▶ _GOAL OF THE EXERCISE_: The expected result is the segment of the entries that begins with the line containing "kingdom: Animalia" and ends with the last line, copied verbatim.

Collected data entries
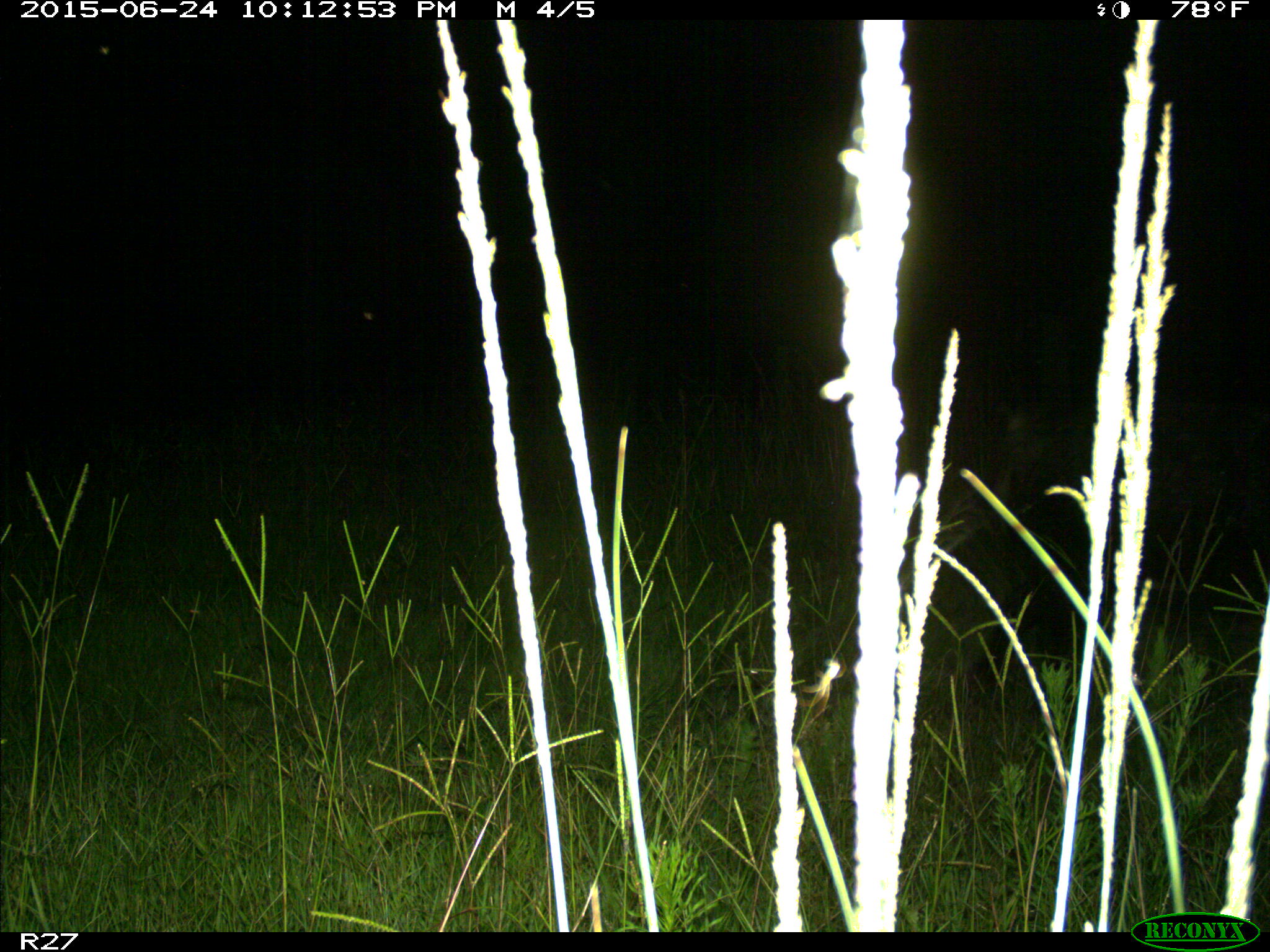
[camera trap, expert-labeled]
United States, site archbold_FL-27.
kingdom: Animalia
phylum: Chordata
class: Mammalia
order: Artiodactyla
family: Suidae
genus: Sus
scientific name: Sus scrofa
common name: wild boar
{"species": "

▶ _YOUR RESPONSE_:
kingdom: Animalia
phylum: Chordata
class: Mammalia
order: Artiodactyla
family: Suidae
genus: Sus
scientific name: Sus scrofa
common name: wild boar
{"species": "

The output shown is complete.